The USDA has trimmed its 2025 farm income outlook as falling crop revenues offset record earnings in the livestock sector, but the agency says total income levels remain well above 2024 thanks to strong government support and rising cattle prices.
The latest Economic Research Service (ERS) forecast projects net cash farm income at $180.7 billion for 2025 — a 25.3% increase over 2024 after inflation. That figure is down from February’s estimate of $193.7 billion but still well above the 20-year average, driven in part by $40.5 billion in government payments, the highest level since pandemic-era support in 2020.
Cattle Sector Shines While Crops Slip
USDA’s net farm income forecast — a broader measure that includes depreciation and inventory changes — now stands at $179.8 billion, up 37.2% over 2024. Gains in cattle earnings helped push profits higher even as lower crop returns trimmed earlier income estimates.
Congress allocated nearly $22 billion in disaster relief for 2023–24 losses, with $4.76 billion already paid to more than 329,000 farmers through the Supplemental Disaster Relief Program (SDRP). Conservation program payments also rose to $4.8 billion, a 10.3% increase from last year.
Rising Costs and Farm Debt Add Pressure
While income projections remain historically strong, production expenses are set to climb to $467.4 billion in 2025, up $12 billion (2.6%) from 2024. Labor costs alone have increased by $12 billion over the past three years, while livestock and poultry purchases surged 21.5% to $59.9 billion compared to 2024.
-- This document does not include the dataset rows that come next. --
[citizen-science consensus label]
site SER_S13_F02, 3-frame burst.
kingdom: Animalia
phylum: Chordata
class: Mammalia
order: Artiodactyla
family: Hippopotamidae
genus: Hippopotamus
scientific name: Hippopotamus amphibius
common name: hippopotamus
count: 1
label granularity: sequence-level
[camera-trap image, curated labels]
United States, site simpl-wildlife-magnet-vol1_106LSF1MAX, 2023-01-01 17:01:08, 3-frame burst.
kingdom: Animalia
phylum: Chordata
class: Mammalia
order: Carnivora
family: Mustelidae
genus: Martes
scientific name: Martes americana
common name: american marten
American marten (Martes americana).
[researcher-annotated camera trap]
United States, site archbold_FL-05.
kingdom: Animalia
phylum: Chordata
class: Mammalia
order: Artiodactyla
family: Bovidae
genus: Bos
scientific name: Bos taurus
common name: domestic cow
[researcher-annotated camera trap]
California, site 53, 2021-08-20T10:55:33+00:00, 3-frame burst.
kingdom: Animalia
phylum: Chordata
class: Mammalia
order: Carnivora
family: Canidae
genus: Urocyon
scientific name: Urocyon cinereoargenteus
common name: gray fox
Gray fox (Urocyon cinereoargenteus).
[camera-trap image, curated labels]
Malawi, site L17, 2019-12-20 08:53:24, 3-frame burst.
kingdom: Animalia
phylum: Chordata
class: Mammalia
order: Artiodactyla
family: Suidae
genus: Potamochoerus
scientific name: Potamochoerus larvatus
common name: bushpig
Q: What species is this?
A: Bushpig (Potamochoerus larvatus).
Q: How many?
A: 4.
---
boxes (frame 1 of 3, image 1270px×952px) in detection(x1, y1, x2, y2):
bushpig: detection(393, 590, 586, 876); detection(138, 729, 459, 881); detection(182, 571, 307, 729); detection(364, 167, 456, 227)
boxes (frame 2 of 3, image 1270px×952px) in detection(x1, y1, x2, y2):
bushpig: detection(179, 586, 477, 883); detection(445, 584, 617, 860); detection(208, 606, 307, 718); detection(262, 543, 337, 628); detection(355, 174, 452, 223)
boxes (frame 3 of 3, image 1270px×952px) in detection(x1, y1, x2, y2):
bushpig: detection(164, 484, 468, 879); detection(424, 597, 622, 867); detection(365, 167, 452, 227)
Farm debt also continues to rise, with total sector debt forecast at $591.8 billion, nearly 20% higher than in 2022. Interest expenses to service that debt are expected to hit $33.1 billion in 2025, up 16% since 2022 as elevated interest rates persist.
Outlook
Despite reduced forecasts compared to February, analysts say farm income remains well above long-term averages. For livestock producers — especially cattle operations — 2025 income levels are among the strongest in recent years, even as rising costs and higher debt levels loom large over the sector.